Start of RECORDS FOR THE TASK
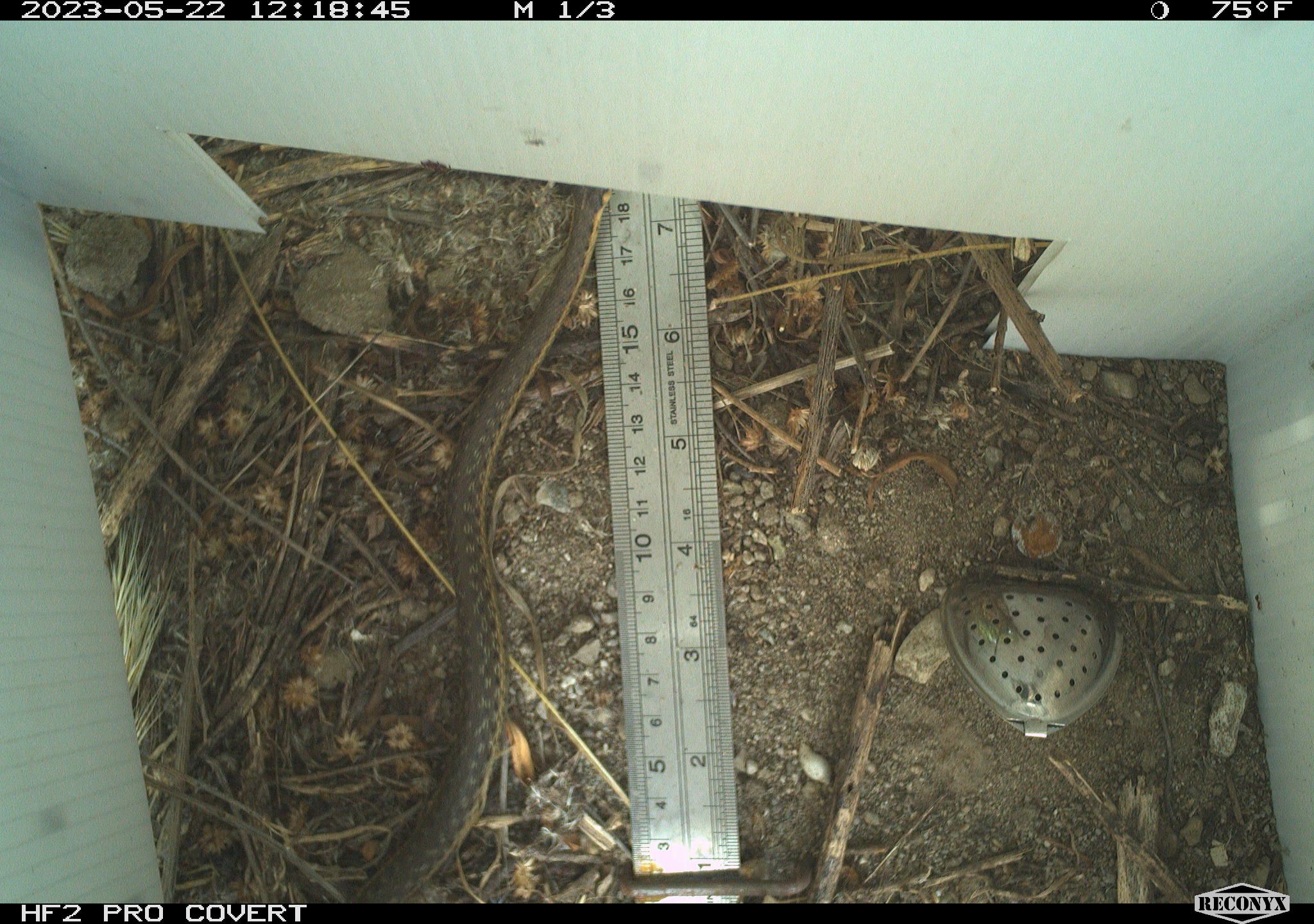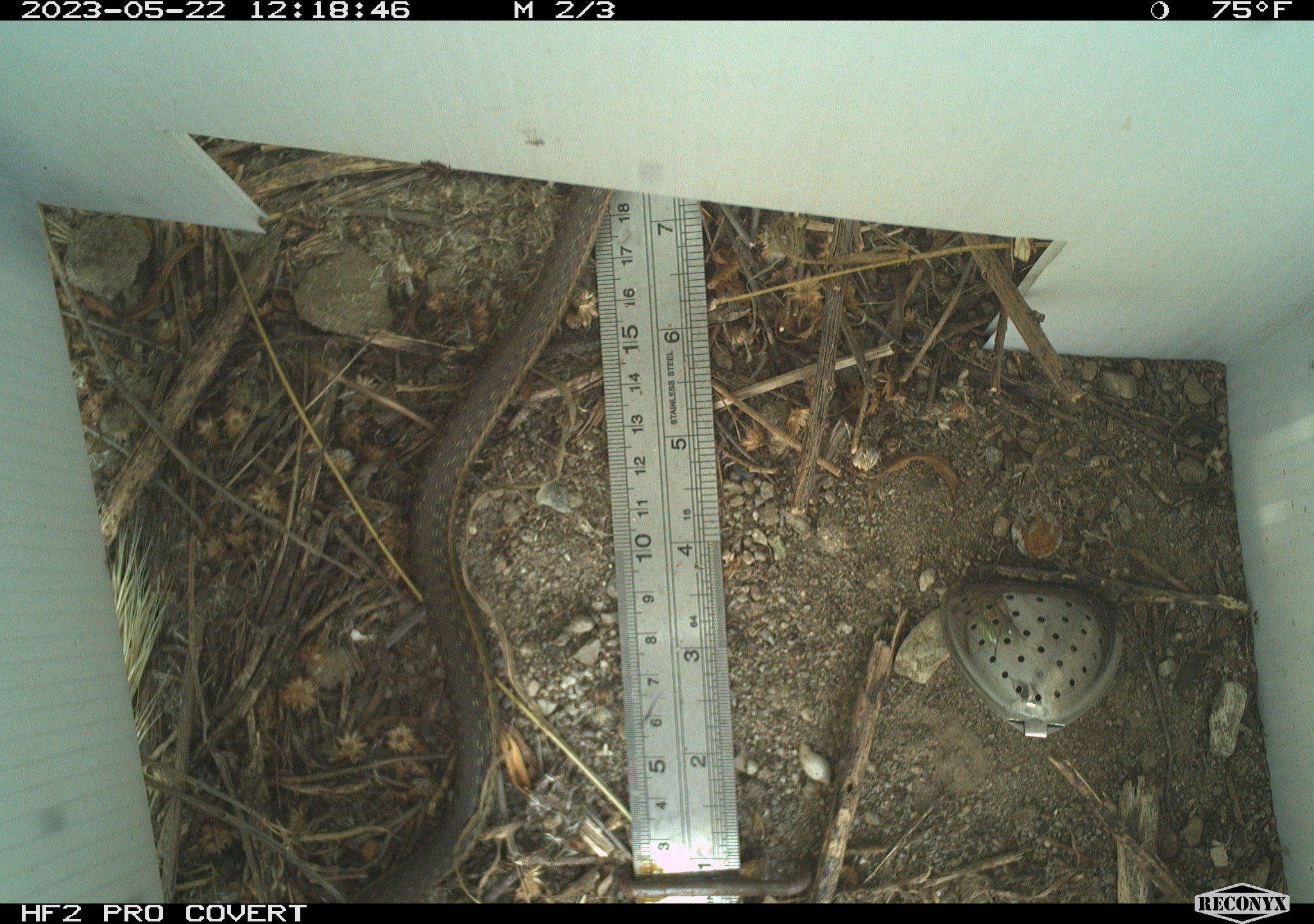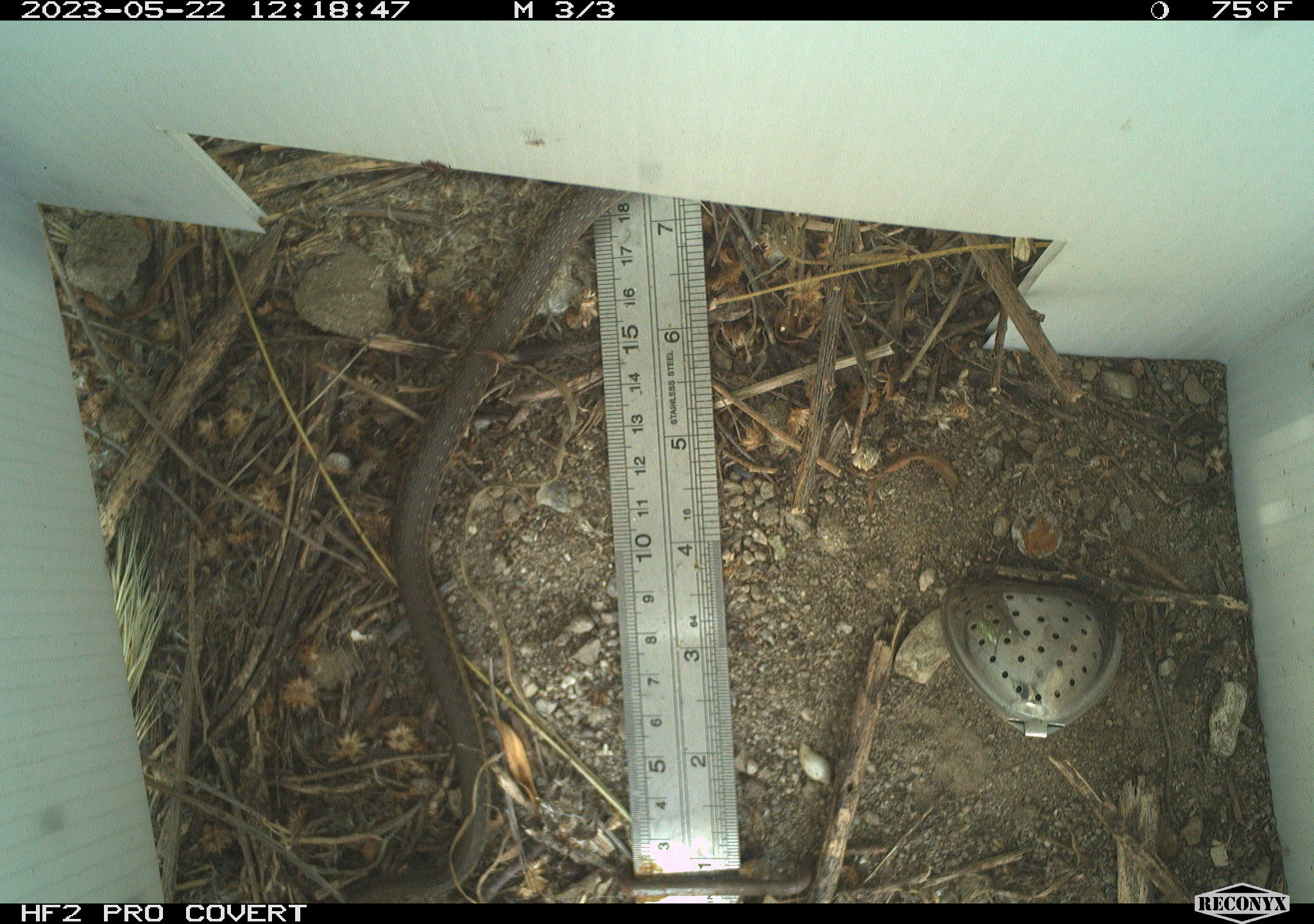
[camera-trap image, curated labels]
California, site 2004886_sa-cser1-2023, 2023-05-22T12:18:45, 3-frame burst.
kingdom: Animalia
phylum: Chordata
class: Reptilia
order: Squamata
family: Colubridae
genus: Thamnophis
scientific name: Thamnophis hammondii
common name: two-striped gartersnake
Two-striped gartersnake (Thamnophis hammondii).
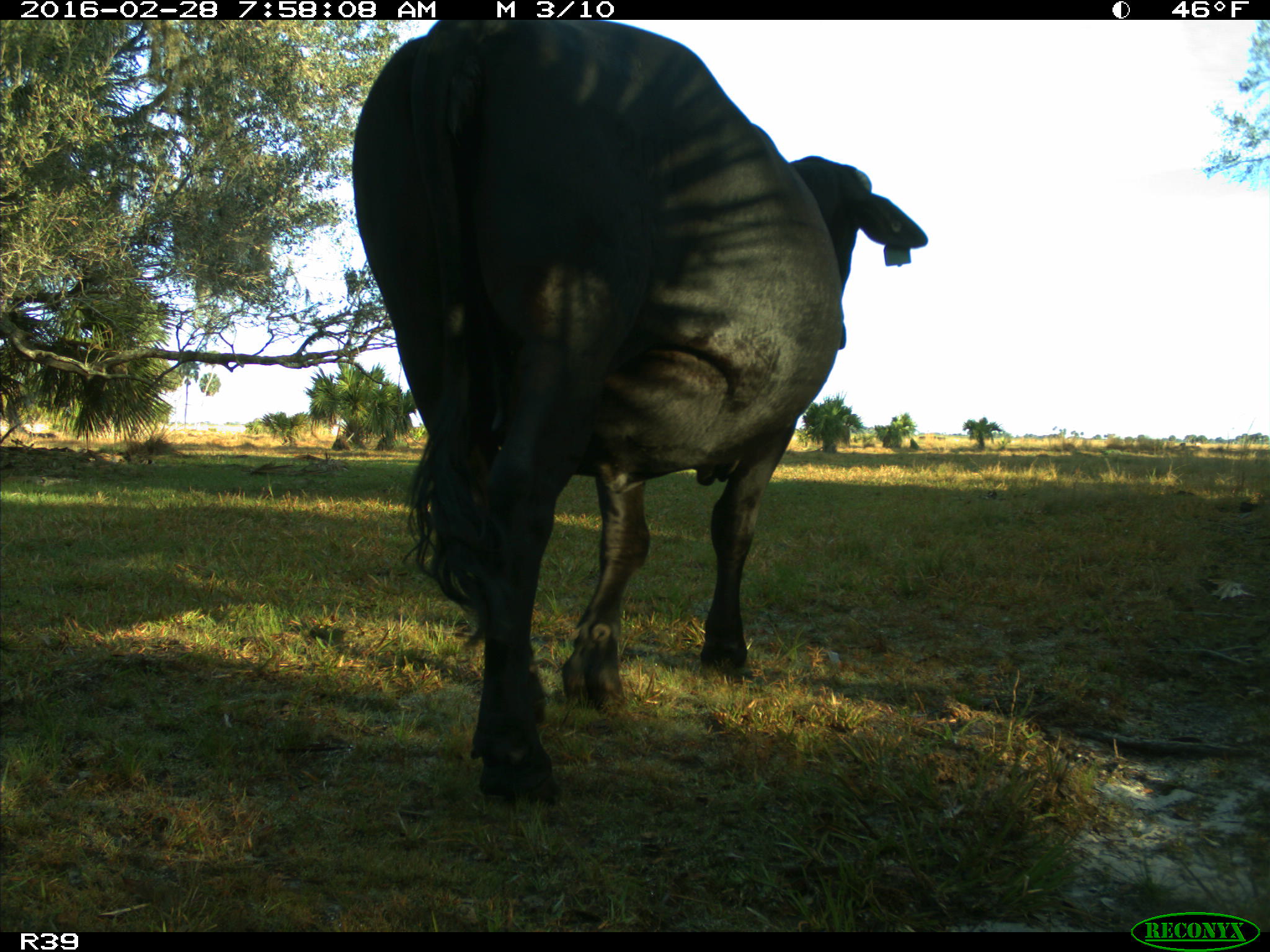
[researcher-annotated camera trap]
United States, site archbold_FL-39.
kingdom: Animalia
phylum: Chordata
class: Mammalia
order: Artiodactyla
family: Bovidae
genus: Bos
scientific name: Bos taurus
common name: domestic cow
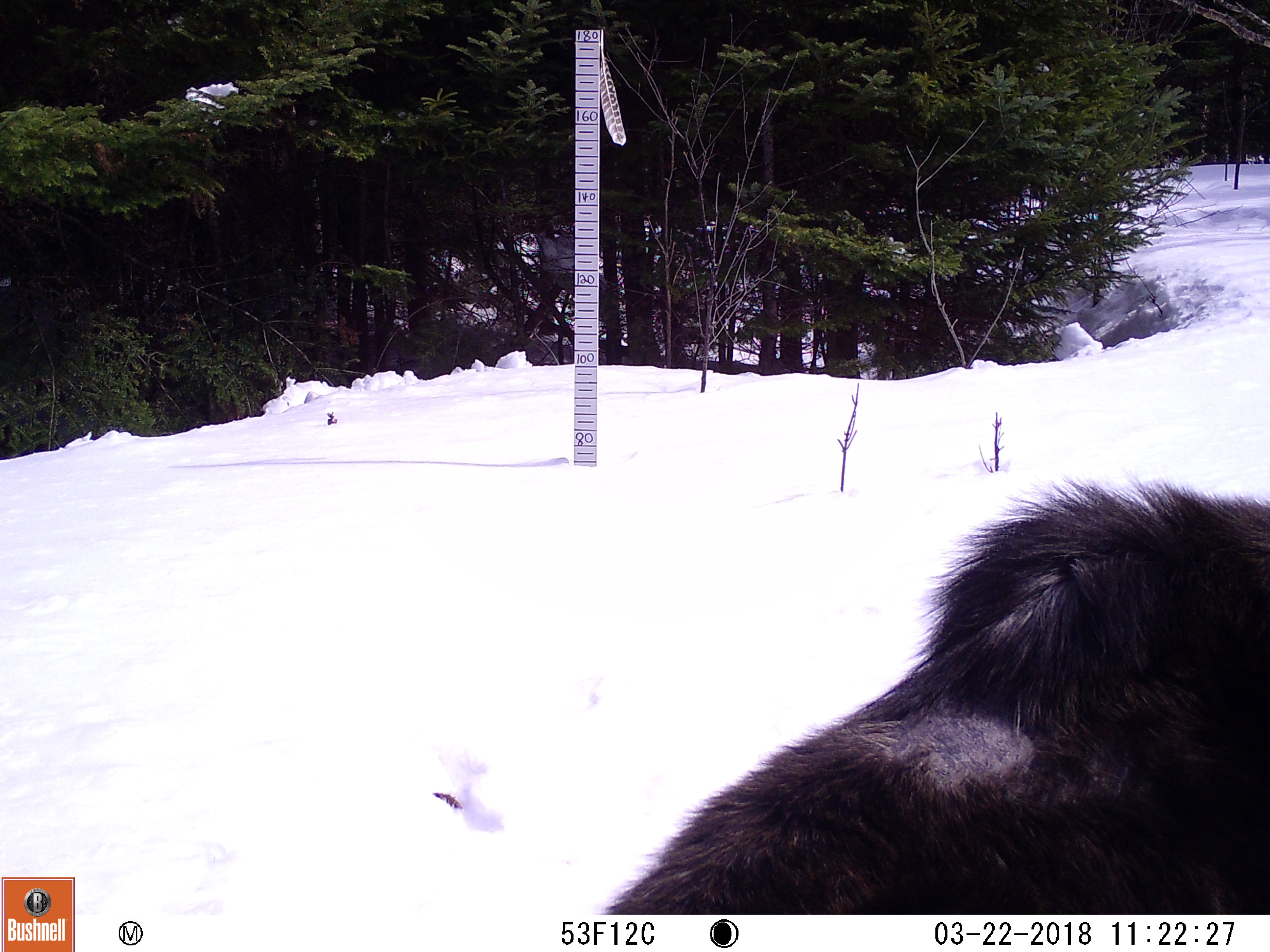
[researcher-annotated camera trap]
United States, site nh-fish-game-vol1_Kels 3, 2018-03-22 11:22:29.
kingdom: Animalia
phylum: Chordata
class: Mammalia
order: Artiodactyla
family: Cervidae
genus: Alces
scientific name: Alces alces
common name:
End of RECORDS FOR THE TASK
Would you write out exactly the lines of the data from the one holding "family: Colubridae" to the final line, both included, with pictures left out?

family: Colubridae
genus: Thamnophis
scientific name: Thamnophis hammondii
common name: two-striped gartersnake
Two-striped gartersnake (Thamnophis hammondii).
[researcher-annotated camera trap]
United States, site archbold_FL-39.
kingdom: Animalia
phylum: Chordata
class: Mammalia
order: Artiodactyla
family: Bovidae
genus: Bos
scientific name: Bos taurus
common name: domestic cow
[researcher-annotated camera trap]
United States, site nh-fish-game-vol1_Kels 3, 2018-03-22 11:22:29.
kingdom: Animalia
phylum: Chordata
class: Mammalia
order: Artiodactyla
family: Cervidae
genus: Alces
scientific name: Alces alces
common name:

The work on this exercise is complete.